Trump revive fantasma do comunismo em evento dos 250 anos dos EUA
Presidente discursou em Washington e misturou ataque ao comunismo, defesa das armas e exaltação da força americana
Donald Trump reviveu o fantasma do comunismo em discurso na noite de sábado (4), no National Mall, em Washington, durante a celebração pelos 250 anos da Declaração da Independência dos Estados Unidos. O evento reuniu cerca de 150 mil pessoas, número abaixo da estimativa inicial de 375 mil por causa do mau tempo na capital americana.
Em tom enfático, o presidente disse que os Estados Unidos não querem nem precisam de comunistas e jamais se tornarão um país comunista. Trump afirmou ainda que a bandeira americana já teria relegado a foice e o martelo ao passado e voltaria a fazê-lo, se necessário, classificando o comunismo como algo que precisa ser erradicado rapidamente.

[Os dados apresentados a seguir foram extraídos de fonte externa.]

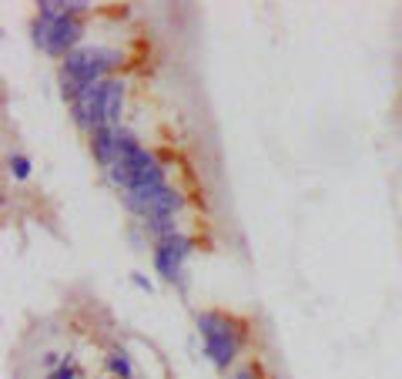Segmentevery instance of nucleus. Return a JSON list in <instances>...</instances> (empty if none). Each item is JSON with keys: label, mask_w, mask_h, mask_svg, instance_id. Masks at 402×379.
Instances as JSON below:
<instances>
[{"label": "nucleus", "mask_w": 402, "mask_h": 379, "mask_svg": "<svg viewBox=\"0 0 402 379\" xmlns=\"http://www.w3.org/2000/svg\"><path fill=\"white\" fill-rule=\"evenodd\" d=\"M121 54L108 51V47H77L71 57H64V67H60V95L67 101H74L84 88L108 81V71L115 67Z\"/></svg>", "instance_id": "obj_1"}, {"label": "nucleus", "mask_w": 402, "mask_h": 379, "mask_svg": "<svg viewBox=\"0 0 402 379\" xmlns=\"http://www.w3.org/2000/svg\"><path fill=\"white\" fill-rule=\"evenodd\" d=\"M198 332L205 339V356L211 360V366L218 369H228L238 349H242V332L235 329L225 312H201L198 316Z\"/></svg>", "instance_id": "obj_2"}, {"label": "nucleus", "mask_w": 402, "mask_h": 379, "mask_svg": "<svg viewBox=\"0 0 402 379\" xmlns=\"http://www.w3.org/2000/svg\"><path fill=\"white\" fill-rule=\"evenodd\" d=\"M121 202L144 222H161V218H174L178 211L185 209L181 191H174L171 185L161 188H134V191H121Z\"/></svg>", "instance_id": "obj_3"}, {"label": "nucleus", "mask_w": 402, "mask_h": 379, "mask_svg": "<svg viewBox=\"0 0 402 379\" xmlns=\"http://www.w3.org/2000/svg\"><path fill=\"white\" fill-rule=\"evenodd\" d=\"M194 242L188 235H174L168 242H158L154 245V268H158V275L161 279H168V282H178L181 279V266H185V259L192 255Z\"/></svg>", "instance_id": "obj_4"}, {"label": "nucleus", "mask_w": 402, "mask_h": 379, "mask_svg": "<svg viewBox=\"0 0 402 379\" xmlns=\"http://www.w3.org/2000/svg\"><path fill=\"white\" fill-rule=\"evenodd\" d=\"M81 34H84V24L77 20V14H71L67 7H64V14H58V20H54V27H51V38H47V54L51 57H71L77 51L74 44L81 40Z\"/></svg>", "instance_id": "obj_5"}, {"label": "nucleus", "mask_w": 402, "mask_h": 379, "mask_svg": "<svg viewBox=\"0 0 402 379\" xmlns=\"http://www.w3.org/2000/svg\"><path fill=\"white\" fill-rule=\"evenodd\" d=\"M121 134H124L121 124H108V128L91 131V152H94L97 165H104V168L117 165V158H121Z\"/></svg>", "instance_id": "obj_6"}, {"label": "nucleus", "mask_w": 402, "mask_h": 379, "mask_svg": "<svg viewBox=\"0 0 402 379\" xmlns=\"http://www.w3.org/2000/svg\"><path fill=\"white\" fill-rule=\"evenodd\" d=\"M121 111H124V84L108 77L101 81V118H104V128L108 124H121Z\"/></svg>", "instance_id": "obj_7"}, {"label": "nucleus", "mask_w": 402, "mask_h": 379, "mask_svg": "<svg viewBox=\"0 0 402 379\" xmlns=\"http://www.w3.org/2000/svg\"><path fill=\"white\" fill-rule=\"evenodd\" d=\"M108 366H111V373H117V376L121 379H134L131 376V362H128V356H124V353H111V356H108Z\"/></svg>", "instance_id": "obj_8"}, {"label": "nucleus", "mask_w": 402, "mask_h": 379, "mask_svg": "<svg viewBox=\"0 0 402 379\" xmlns=\"http://www.w3.org/2000/svg\"><path fill=\"white\" fill-rule=\"evenodd\" d=\"M10 171H14V178L24 182V178L31 175V161H27L24 154H10Z\"/></svg>", "instance_id": "obj_9"}, {"label": "nucleus", "mask_w": 402, "mask_h": 379, "mask_svg": "<svg viewBox=\"0 0 402 379\" xmlns=\"http://www.w3.org/2000/svg\"><path fill=\"white\" fill-rule=\"evenodd\" d=\"M74 376H77V373H74V366H67V362H64V366L58 369V376H54V379H74Z\"/></svg>", "instance_id": "obj_10"}, {"label": "nucleus", "mask_w": 402, "mask_h": 379, "mask_svg": "<svg viewBox=\"0 0 402 379\" xmlns=\"http://www.w3.org/2000/svg\"><path fill=\"white\" fill-rule=\"evenodd\" d=\"M131 279H134V285H141V289H148V292H151V282H148L141 272H131Z\"/></svg>", "instance_id": "obj_11"}, {"label": "nucleus", "mask_w": 402, "mask_h": 379, "mask_svg": "<svg viewBox=\"0 0 402 379\" xmlns=\"http://www.w3.org/2000/svg\"><path fill=\"white\" fill-rule=\"evenodd\" d=\"M235 379H255V373H251V369H238V373H235Z\"/></svg>", "instance_id": "obj_12"}]
</instances>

Defesa das armas e discurso religioso
Trump também prometeu continuar defendendo com força e cautela a Segunda Emenda da Constituição, que garante o porte de armas no país. No mesmo discurso, declarou que os americanos são um povo criado à imagem de um único Deus onipotente e relacionou a história dos Estados Unidos à liberdade, à fé e à superação da tirania.
Ao falar do aniversário de 250 anos do país, o presidente afirmou que os Estados Unidos têm sido esperança, promessa, luz e glória entre as nações do mundo. Segundo ele, com a ajuda de Deus, a nação pode continuar sendo assim ou até melhor, celebrando o triunfo da liberdade sobre a opressão.
Exaltação da força americana
Trump também usou a celebração para exaltar a potência militar dos Estados Unidos e disse que as forças do Irã foram aniquiladas durante a guerra entre os dois países. Para o presidente, a América é uma nação de vencedores e está voltando a vencer novamente.
O discurso durou cerca de 40 minutos e foi encerrado com a execução do hino nacional pelas Forças Armadas. A programação terminou com um show pirotécnico de 850 mil fogos de artifício, que marcou a comemoração histórica em Washington.